Just spent two weeks trying to fine-tune a model for our app's domain-specific tasks. Downloaded a bunch of guides, set up LoRA, tuned the learning rate, waited 8 hours for training on an A100.
Result: marginally better than just better prompting. Maybe 2-3% accuracy gain that disappeared when I fed it slightly different input formats.
The real problem is fine-tuning advocates never mention the data requirements. You need hundreds of high-quality examples, all labeled consistently. Most teams don't have that. You end up doing manual labeling for weeks, which costs more than just paying for better models anyway.
And everyone's promoting LoRA like it's free. It's not free. You're adding inference latency and model complexity. Your merged checkpoint is slower than the base model.
The honest take: unless you've got specific domain data that's genuinely different from training data (medical records, proprietary protocols, that kind of thing), just spend the $20/month on Claude Pro or GPT-4 API and write better prompts. Add retrieval if you need grounding. You'll ship faster and get better results.
Fine-tuning might matter when you're doing 10M+ inferences monthly. Before that it's mostly theater.
Yeah, this tracks with what I've seen. Fine-tuning is sold as a silver bullet but the operational cost is nasty. You're not just paying for compute, you're paying for data curation, versioning, evaluation infrastructure, and debugging why production behaves differently than your validation set.
Better prompting plus retrieval (RAG if you need domain context) gets you 80% of the way there for 10% of the friction. Fine-tuning makes sense if you're optimizing for latency or token costs at scale, not for accuracy bumps that vanish on distribution shift.
The quiet part: most success stories cherry-pick their benchmarks. Real-world brittleness usually wins out.
Tom Lindgren
Senior dev. PostgreSQL and data engineering.

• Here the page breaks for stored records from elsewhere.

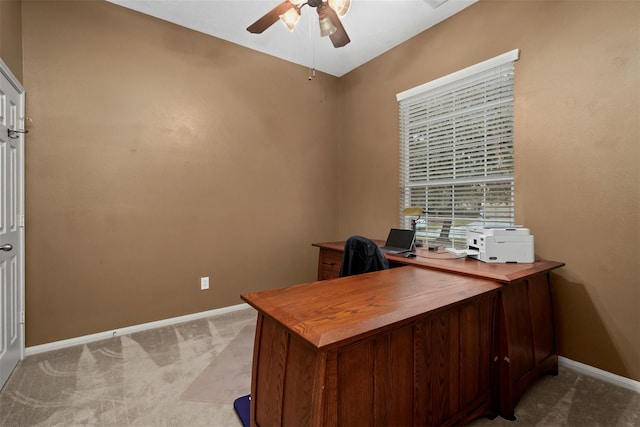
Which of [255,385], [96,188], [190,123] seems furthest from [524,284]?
[96,188]

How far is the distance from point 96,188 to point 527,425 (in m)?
3.50

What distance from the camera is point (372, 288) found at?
1533 millimetres

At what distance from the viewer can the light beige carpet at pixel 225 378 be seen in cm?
184

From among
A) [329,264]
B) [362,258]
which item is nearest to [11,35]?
[362,258]

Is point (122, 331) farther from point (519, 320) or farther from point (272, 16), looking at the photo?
point (519, 320)

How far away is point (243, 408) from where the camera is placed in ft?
5.58

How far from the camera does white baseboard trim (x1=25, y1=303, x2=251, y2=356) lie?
7.85 feet

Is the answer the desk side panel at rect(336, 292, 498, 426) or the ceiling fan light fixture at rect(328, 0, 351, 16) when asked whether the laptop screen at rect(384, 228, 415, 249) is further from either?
the ceiling fan light fixture at rect(328, 0, 351, 16)

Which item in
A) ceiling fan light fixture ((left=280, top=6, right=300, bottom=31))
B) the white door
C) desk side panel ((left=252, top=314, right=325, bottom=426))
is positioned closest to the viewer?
desk side panel ((left=252, top=314, right=325, bottom=426))

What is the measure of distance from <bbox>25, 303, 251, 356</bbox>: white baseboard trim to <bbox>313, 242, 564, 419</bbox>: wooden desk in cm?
205

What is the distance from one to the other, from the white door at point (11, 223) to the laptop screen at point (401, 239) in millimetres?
2853

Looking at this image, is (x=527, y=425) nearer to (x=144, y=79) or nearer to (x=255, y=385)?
→ (x=255, y=385)

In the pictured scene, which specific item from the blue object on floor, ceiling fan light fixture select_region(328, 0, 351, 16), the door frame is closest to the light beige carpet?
the blue object on floor

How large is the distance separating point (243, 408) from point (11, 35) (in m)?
2.98
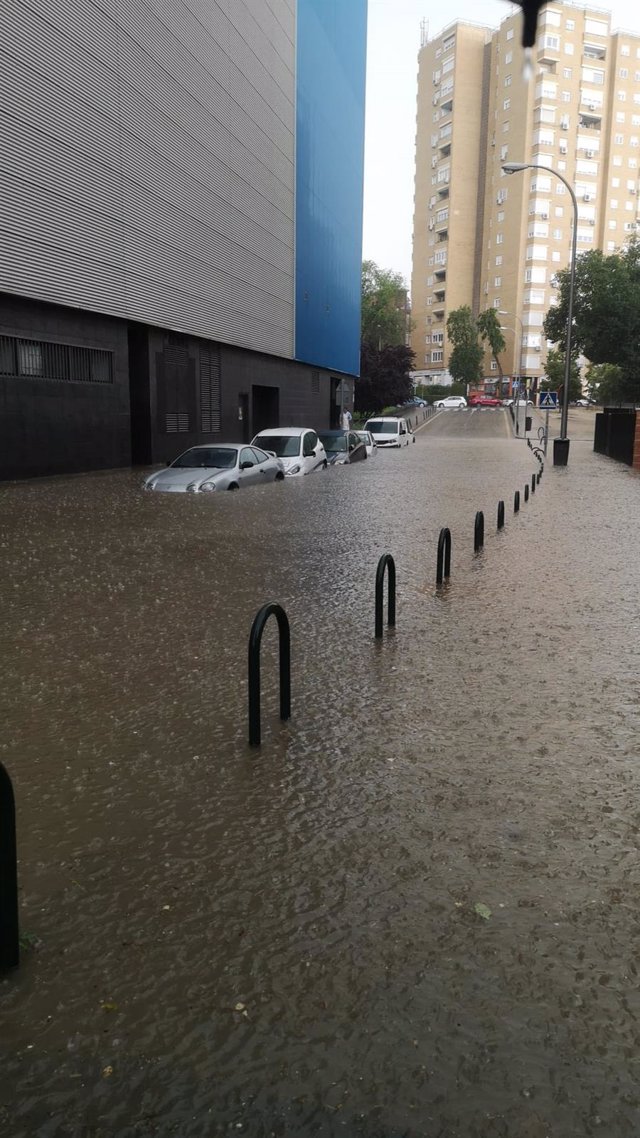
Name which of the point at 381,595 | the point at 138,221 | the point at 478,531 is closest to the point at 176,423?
the point at 138,221

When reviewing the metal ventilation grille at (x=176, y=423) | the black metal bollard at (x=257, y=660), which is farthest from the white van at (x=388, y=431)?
the black metal bollard at (x=257, y=660)

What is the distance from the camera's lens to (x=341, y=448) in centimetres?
3064

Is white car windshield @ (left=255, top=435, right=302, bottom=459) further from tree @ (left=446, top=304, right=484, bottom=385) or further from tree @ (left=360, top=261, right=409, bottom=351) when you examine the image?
tree @ (left=446, top=304, right=484, bottom=385)

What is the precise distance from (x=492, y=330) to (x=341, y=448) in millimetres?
82295

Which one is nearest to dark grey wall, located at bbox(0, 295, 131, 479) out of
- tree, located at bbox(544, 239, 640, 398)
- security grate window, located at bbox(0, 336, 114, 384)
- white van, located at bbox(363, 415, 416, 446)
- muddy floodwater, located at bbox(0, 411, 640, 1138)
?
security grate window, located at bbox(0, 336, 114, 384)

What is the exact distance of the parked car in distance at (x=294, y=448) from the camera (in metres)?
24.0

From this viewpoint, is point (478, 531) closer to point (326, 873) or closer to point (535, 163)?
point (326, 873)

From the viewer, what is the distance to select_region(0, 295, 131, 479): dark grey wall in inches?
787

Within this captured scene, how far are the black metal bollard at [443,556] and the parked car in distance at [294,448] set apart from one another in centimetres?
1388

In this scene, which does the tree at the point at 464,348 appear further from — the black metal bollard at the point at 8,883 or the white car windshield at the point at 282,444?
the black metal bollard at the point at 8,883

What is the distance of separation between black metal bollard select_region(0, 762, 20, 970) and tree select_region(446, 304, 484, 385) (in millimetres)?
109418

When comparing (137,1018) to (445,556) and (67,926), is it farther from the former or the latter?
(445,556)

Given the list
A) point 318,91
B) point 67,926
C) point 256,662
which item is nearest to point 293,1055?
point 67,926

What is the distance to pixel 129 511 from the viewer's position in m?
15.8
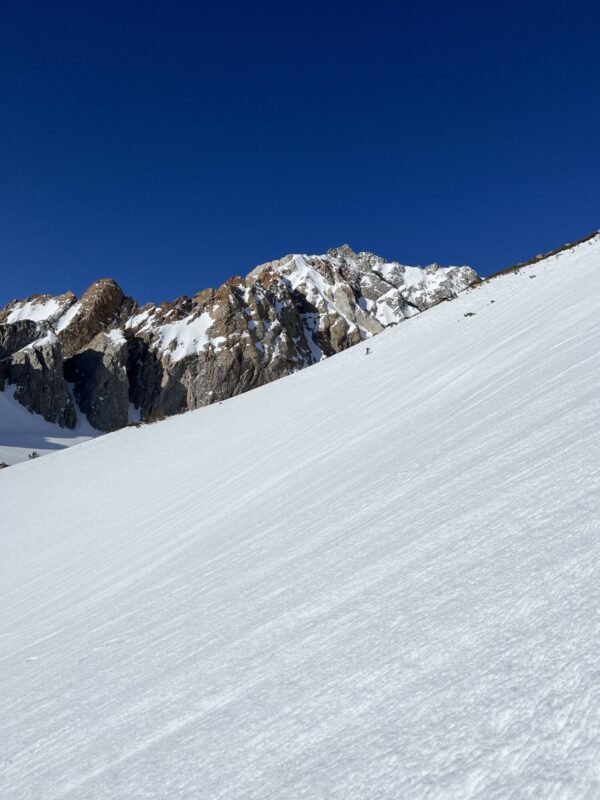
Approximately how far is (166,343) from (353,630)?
106818 mm

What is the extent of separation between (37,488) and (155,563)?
6.77m

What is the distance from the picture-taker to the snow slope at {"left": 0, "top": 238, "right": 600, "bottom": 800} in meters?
1.07

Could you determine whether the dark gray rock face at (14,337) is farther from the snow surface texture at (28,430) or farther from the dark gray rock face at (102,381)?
the dark gray rock face at (102,381)

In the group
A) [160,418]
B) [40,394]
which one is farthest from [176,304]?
[160,418]

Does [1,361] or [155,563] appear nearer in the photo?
[155,563]

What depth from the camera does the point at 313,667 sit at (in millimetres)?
1528

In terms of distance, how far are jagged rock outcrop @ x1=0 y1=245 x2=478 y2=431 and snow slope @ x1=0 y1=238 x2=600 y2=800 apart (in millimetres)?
81723

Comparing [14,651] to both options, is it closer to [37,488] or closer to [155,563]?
[155,563]

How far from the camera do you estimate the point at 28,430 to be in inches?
3081

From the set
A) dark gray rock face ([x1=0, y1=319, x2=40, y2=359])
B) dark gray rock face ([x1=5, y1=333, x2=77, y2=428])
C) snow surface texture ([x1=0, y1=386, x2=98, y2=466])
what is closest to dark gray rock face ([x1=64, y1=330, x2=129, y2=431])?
snow surface texture ([x1=0, y1=386, x2=98, y2=466])

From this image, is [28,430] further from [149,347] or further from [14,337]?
[149,347]

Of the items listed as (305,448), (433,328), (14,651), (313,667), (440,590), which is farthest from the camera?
(433,328)

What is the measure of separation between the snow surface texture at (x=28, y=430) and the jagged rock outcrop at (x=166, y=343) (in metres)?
1.83

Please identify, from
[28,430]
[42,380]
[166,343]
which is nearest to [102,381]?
[42,380]
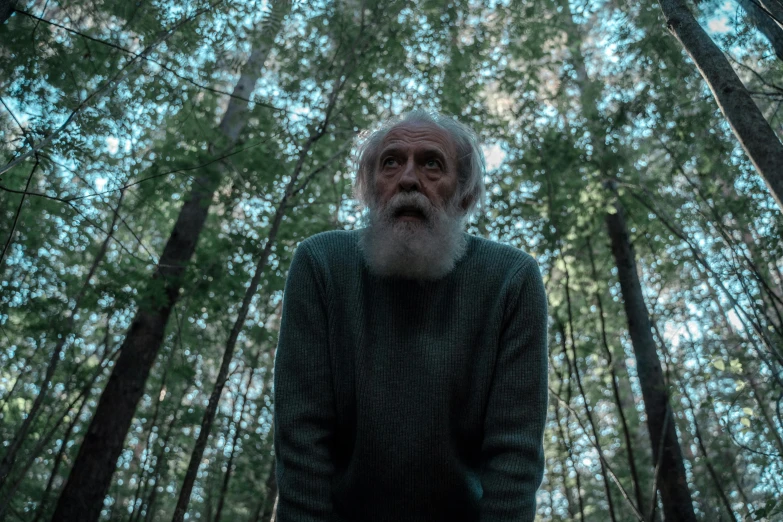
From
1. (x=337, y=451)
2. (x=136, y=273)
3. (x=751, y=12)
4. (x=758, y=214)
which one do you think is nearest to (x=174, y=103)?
(x=136, y=273)

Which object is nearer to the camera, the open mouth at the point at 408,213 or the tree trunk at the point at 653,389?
the open mouth at the point at 408,213

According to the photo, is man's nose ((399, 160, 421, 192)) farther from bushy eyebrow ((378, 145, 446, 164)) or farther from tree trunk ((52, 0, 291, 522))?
tree trunk ((52, 0, 291, 522))

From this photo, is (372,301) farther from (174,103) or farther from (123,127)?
(174,103)

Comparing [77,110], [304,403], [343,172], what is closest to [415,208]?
[304,403]

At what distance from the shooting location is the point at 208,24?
588 centimetres

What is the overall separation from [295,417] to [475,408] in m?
0.47

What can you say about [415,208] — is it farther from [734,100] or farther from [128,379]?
[128,379]

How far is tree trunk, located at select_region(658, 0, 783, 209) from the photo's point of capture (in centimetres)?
289

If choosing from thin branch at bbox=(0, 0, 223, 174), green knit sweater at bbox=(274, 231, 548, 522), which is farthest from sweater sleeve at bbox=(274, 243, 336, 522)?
thin branch at bbox=(0, 0, 223, 174)

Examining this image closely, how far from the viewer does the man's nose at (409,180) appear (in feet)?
6.42

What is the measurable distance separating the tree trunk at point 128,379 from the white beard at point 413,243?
4.38 m

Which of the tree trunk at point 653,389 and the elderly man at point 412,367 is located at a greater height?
the tree trunk at point 653,389

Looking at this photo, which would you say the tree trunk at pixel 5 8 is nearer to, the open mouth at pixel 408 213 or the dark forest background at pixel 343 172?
the dark forest background at pixel 343 172

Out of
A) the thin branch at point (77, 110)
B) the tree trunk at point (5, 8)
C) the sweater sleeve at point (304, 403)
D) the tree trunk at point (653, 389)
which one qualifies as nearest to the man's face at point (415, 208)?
the sweater sleeve at point (304, 403)
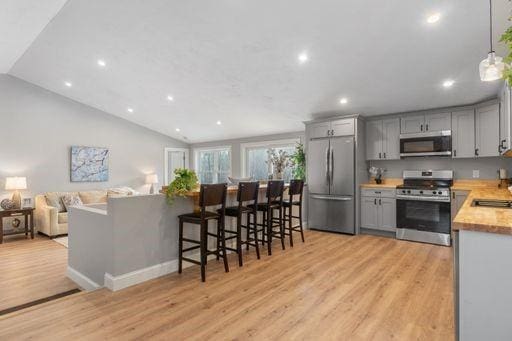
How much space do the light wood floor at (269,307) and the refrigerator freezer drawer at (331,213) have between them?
1572 millimetres

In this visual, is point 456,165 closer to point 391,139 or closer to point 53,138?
point 391,139

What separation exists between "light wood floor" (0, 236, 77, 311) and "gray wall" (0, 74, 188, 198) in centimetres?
166

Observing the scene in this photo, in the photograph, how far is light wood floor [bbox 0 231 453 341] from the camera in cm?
205

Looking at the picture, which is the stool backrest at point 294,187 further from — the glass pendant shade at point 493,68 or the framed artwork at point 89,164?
the framed artwork at point 89,164

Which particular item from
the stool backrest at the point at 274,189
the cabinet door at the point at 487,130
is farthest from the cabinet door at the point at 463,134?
the stool backrest at the point at 274,189

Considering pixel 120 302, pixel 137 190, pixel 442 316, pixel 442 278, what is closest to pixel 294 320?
pixel 442 316

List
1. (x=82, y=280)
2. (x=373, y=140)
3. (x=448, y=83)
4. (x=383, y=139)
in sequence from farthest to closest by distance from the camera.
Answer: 1. (x=373, y=140)
2. (x=383, y=139)
3. (x=448, y=83)
4. (x=82, y=280)

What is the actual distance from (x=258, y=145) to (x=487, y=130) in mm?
4813

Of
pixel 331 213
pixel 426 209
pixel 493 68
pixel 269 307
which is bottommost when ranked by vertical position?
pixel 269 307

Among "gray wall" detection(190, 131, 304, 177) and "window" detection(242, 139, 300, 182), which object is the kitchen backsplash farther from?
"gray wall" detection(190, 131, 304, 177)

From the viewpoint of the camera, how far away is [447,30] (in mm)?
2896

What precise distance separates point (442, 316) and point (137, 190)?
24.6ft

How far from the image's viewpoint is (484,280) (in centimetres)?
139

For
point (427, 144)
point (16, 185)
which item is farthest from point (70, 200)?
point (427, 144)
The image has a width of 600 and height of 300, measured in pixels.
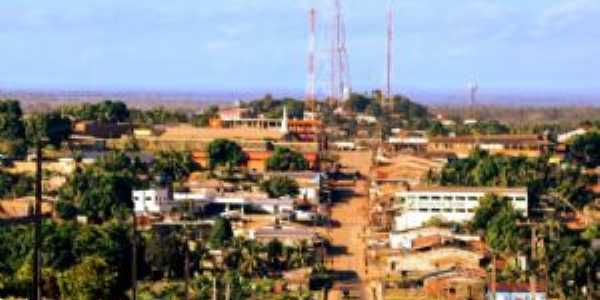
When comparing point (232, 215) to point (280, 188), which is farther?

This tracks with what I've seen in data work. The unsexy truth: your baseline problem isn't the model, it's your data pipeline. Most teams trying to fine-tune are working with inconsistent labels, distribution drift between train and inference, and no real validation strategy.
Better prompting plus aggressive data cleaning usually gets you further than fine-tuning. If you're at 2-3% gains from tuning, that's noise. Spend those two weeks building proper feature engineering or fixing your input normalization instead.